==== EXTRACTED DATA

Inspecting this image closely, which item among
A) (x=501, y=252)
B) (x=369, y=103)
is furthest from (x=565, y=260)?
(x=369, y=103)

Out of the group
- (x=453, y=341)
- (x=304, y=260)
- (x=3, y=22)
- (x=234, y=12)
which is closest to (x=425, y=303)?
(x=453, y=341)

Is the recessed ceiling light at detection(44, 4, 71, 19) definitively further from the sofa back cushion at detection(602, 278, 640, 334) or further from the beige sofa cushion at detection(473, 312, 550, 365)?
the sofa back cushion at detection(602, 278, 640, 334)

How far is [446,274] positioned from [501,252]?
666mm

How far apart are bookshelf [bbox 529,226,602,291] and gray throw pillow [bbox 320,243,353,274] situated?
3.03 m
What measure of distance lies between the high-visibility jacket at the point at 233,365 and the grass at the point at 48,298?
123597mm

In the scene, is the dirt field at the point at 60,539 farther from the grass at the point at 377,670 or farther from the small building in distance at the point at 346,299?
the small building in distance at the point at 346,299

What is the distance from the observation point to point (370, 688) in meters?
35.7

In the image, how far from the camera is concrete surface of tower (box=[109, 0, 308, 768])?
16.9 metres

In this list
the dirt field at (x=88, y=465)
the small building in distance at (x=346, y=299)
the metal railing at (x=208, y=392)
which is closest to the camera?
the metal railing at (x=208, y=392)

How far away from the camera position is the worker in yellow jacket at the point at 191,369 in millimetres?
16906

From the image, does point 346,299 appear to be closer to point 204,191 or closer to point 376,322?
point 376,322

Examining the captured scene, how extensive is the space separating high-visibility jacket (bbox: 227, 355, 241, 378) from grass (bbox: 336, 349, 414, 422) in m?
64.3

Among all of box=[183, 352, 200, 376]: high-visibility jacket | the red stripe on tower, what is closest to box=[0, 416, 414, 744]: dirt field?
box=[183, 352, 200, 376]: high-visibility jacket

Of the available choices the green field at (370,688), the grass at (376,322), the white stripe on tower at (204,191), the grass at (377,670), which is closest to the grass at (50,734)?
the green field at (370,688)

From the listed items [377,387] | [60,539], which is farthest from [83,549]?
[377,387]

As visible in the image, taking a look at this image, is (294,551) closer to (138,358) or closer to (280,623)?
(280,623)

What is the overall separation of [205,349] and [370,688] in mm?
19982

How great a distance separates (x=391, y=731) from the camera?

========

» **TASK STATEMENT**:
Retype every item above exactly as it appears, without any changes.

» **REPLY TO THE TASK**:
Inspecting this image closely, which item among
A) (x=501, y=252)
B) (x=369, y=103)
is furthest from (x=565, y=260)?
(x=369, y=103)

Out of the group
- (x=453, y=341)
- (x=304, y=260)
- (x=3, y=22)
- (x=234, y=12)
which is closest to (x=425, y=303)?
(x=453, y=341)

Is the recessed ceiling light at detection(44, 4, 71, 19) definitively further from the sofa back cushion at detection(602, 278, 640, 334) or further from the beige sofa cushion at detection(473, 312, 550, 365)?
the sofa back cushion at detection(602, 278, 640, 334)

How far is [446,274] positioned from [501,252]?
666mm

How far apart are bookshelf [bbox 529,226,602,291] and gray throw pillow [bbox 320,243,353,274] situated?
3.03 m
What measure of distance lies between the high-visibility jacket at the point at 233,365 and the grass at the point at 48,298?
123597mm

In the scene, is the dirt field at the point at 60,539 farther from the grass at the point at 377,670 or farther from the small building in distance at the point at 346,299?
the small building in distance at the point at 346,299

What is the distance from the observation point to point (370, 688) in meters?
35.7

In the image, how far from the camera is concrete surface of tower (box=[109, 0, 308, 768])?
16.9 metres

In this list
the dirt field at (x=88, y=465)
the small building in distance at (x=346, y=299)
the metal railing at (x=208, y=392)
which is closest to the camera?
the metal railing at (x=208, y=392)

How far away from the camera position is the worker in yellow jacket at the point at 191,369 in millimetres?
16906

From the image, does point 346,299 appear to be closer to point 204,191 or closer to point 376,322?
point 376,322

Examining the captured scene, how extensive is the space separating high-visibility jacket (bbox: 227, 355, 241, 378) from grass (bbox: 336, 349, 414, 422) in m?
64.3

Among all of box=[183, 352, 200, 376]: high-visibility jacket | the red stripe on tower, what is closest to box=[0, 416, 414, 744]: dirt field?
box=[183, 352, 200, 376]: high-visibility jacket

Of the available choices the green field at (370,688), the grass at (376,322), the white stripe on tower at (204,191), the grass at (377,670), which is closest to the grass at (50,734)?
the green field at (370,688)

From the listed items [377,387] | [60,539], which is farthest from [83,549]?
[377,387]

As visible in the image, taking a look at this image, is (294,551) closer to (138,358) or closer to (280,623)?
(280,623)

What is the overall separation of [205,349] and [370,688] in mm?
19982

How great a distance separates (x=391, y=731) from the camera?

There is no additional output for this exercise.